>>>>>

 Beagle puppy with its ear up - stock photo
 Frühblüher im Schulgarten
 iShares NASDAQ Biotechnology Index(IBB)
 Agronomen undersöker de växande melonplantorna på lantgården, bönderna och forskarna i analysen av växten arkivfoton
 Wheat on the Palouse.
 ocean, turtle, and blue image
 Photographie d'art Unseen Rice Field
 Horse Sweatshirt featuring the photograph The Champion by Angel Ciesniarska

<<<<<
>>>>>

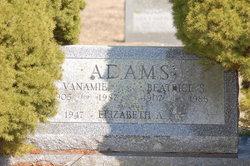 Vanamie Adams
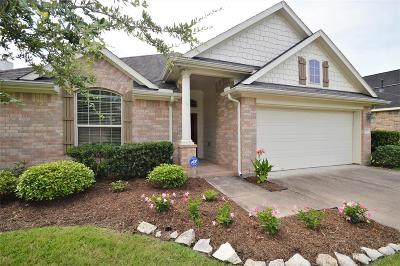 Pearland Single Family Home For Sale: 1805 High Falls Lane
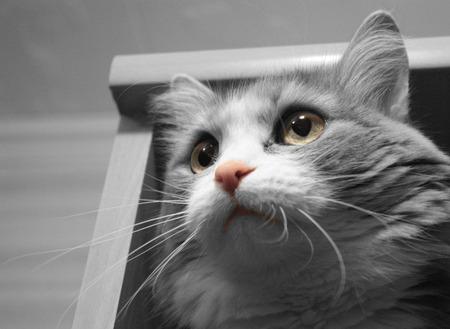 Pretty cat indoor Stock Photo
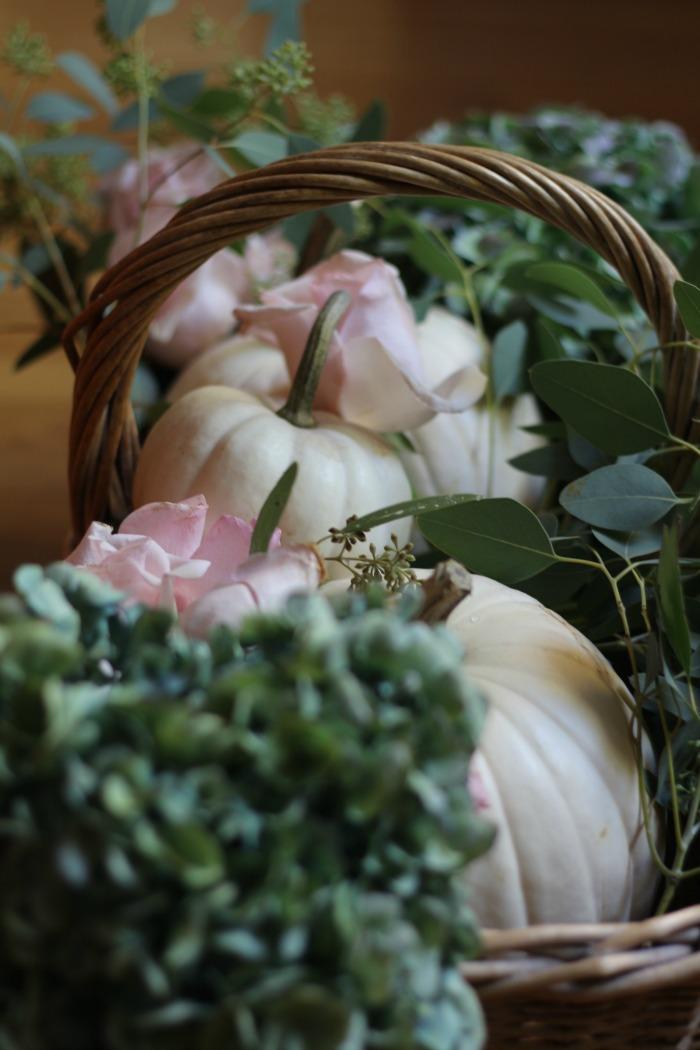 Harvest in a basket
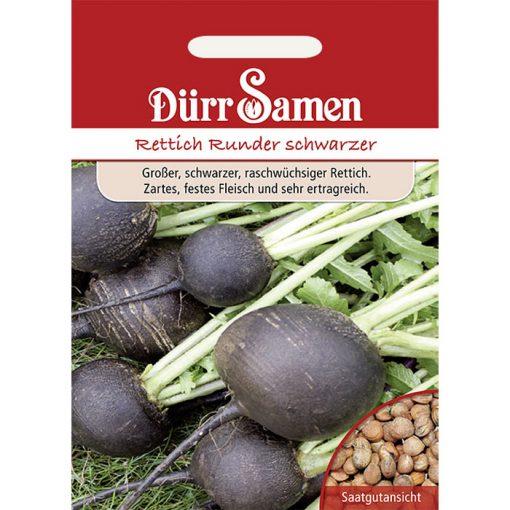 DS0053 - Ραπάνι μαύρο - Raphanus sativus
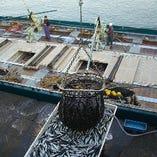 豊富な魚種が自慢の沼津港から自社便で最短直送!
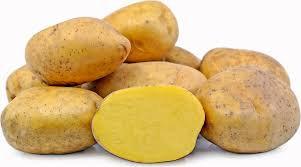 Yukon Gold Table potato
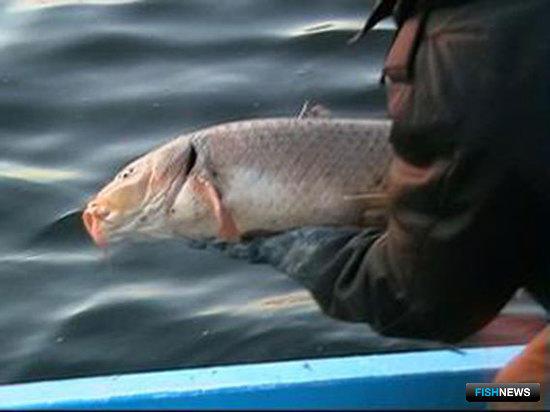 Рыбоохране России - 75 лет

<<<<<
>>>>>

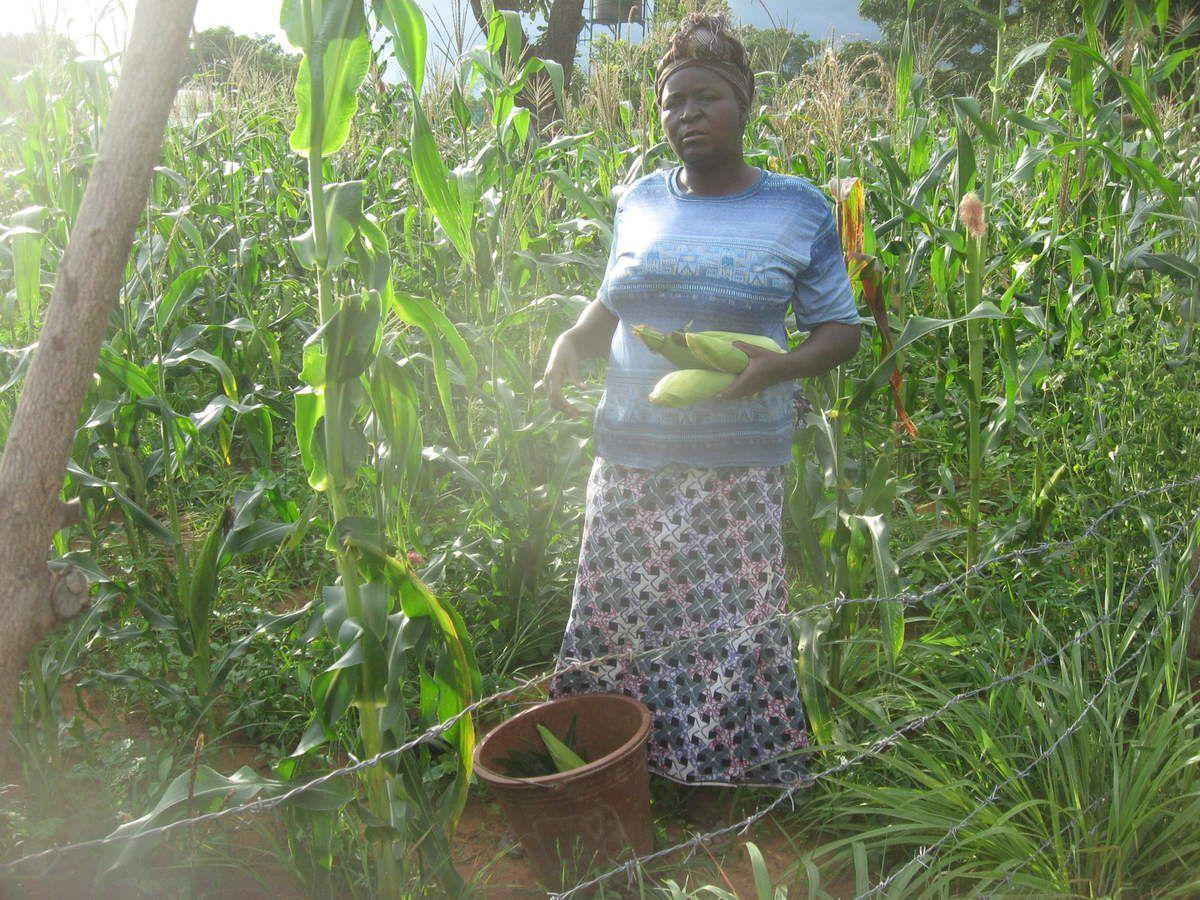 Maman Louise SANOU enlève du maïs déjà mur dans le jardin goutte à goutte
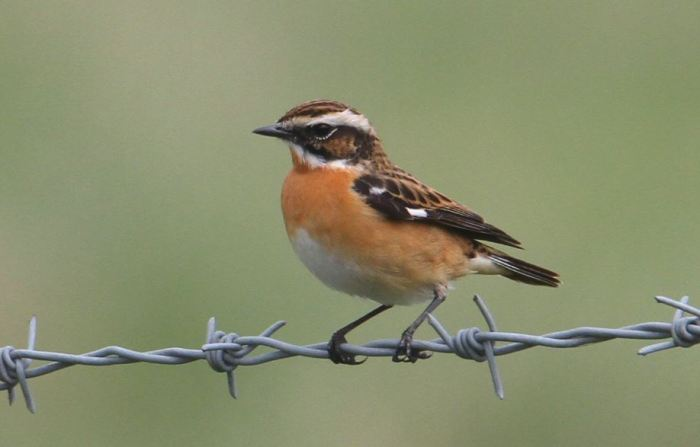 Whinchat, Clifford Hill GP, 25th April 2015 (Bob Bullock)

<<<<<

- What to work on -
Of the lines above, extract only those from the line with "Frühblüher im Schulgarten" to the line with "Horse Sweatshirt featuring", both included, exactly as written.

- Task output -
 Frühblüher im Schulgarten
 iShares NASDAQ Biotechnology Index(IBB)
 Agronomen undersöker de växande melonplantorna på lantgården, bönderna och forskarna i analysen av växten arkivfoton
 Wheat on the Palouse.
 ocean, turtle, and blue image
 Photographie d'art Unseen Rice Field
 Horse Sweatshirt featuring the photograph The Champion by Angel Ciesniarska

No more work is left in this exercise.